» Work item
Repeat only the lines below that run from the line with "VOLKSWAGEN Crafter Crafter 35 TDI Nowy" to the line with "Ahiyo – Coffee shop", ends included; skip every picture.

» Supplied information
----

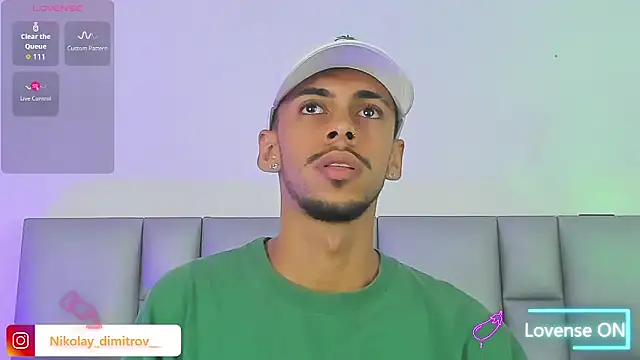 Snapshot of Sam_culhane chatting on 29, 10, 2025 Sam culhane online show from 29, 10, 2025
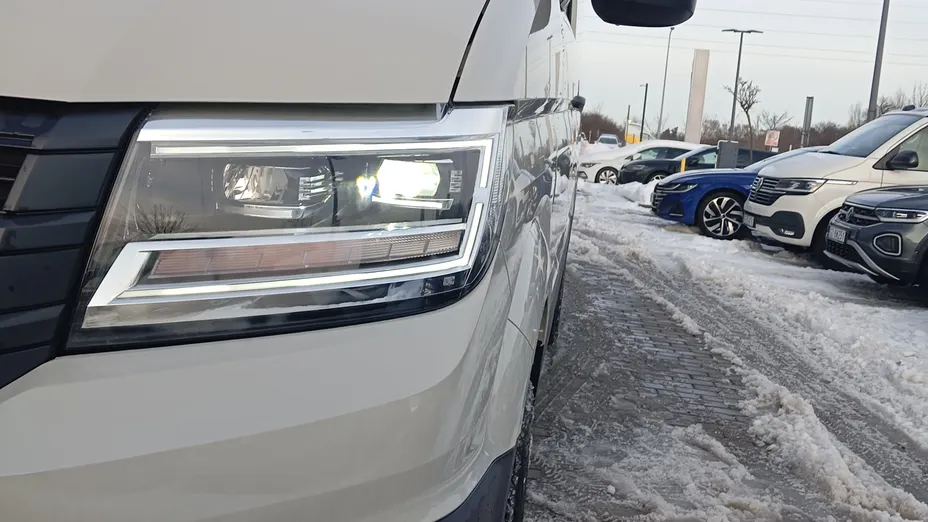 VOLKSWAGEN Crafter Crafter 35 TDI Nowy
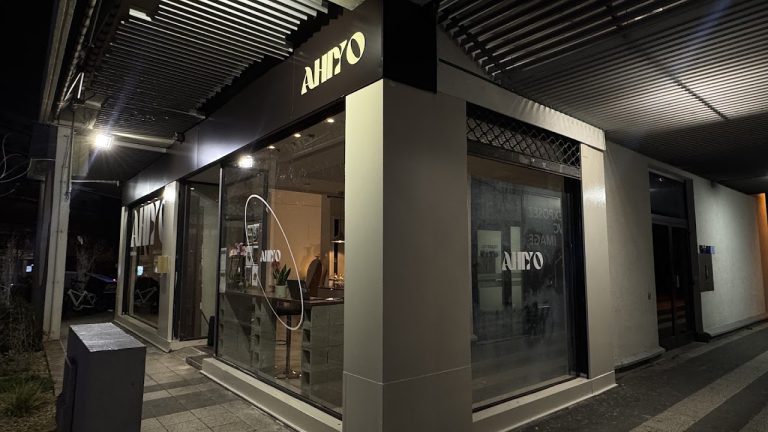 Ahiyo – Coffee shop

----

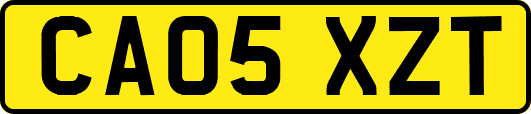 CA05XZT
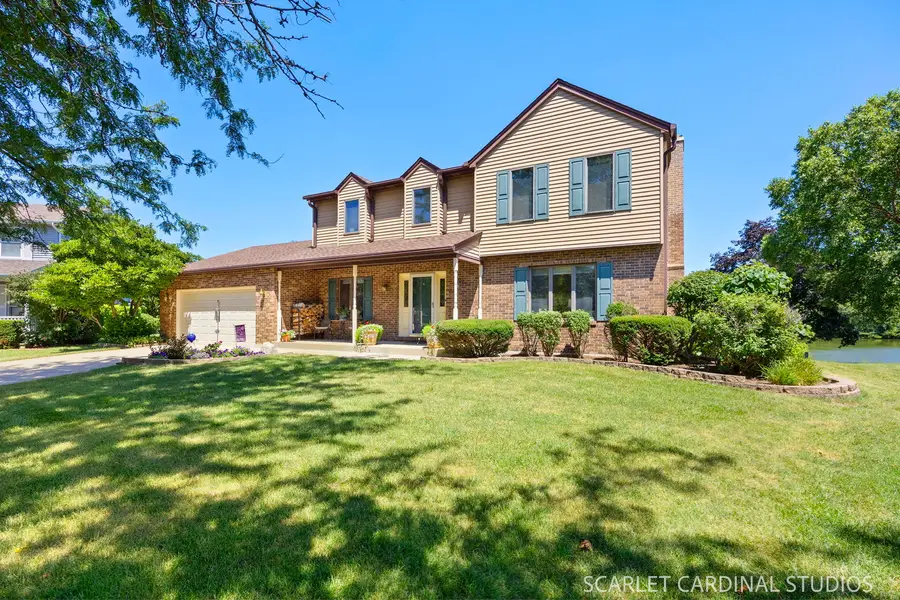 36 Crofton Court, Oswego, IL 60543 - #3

----

» Solution to the problem
 VOLKSWAGEN Crafter Crafter 35 TDI Nowy
 Ahiyo – Coffee shop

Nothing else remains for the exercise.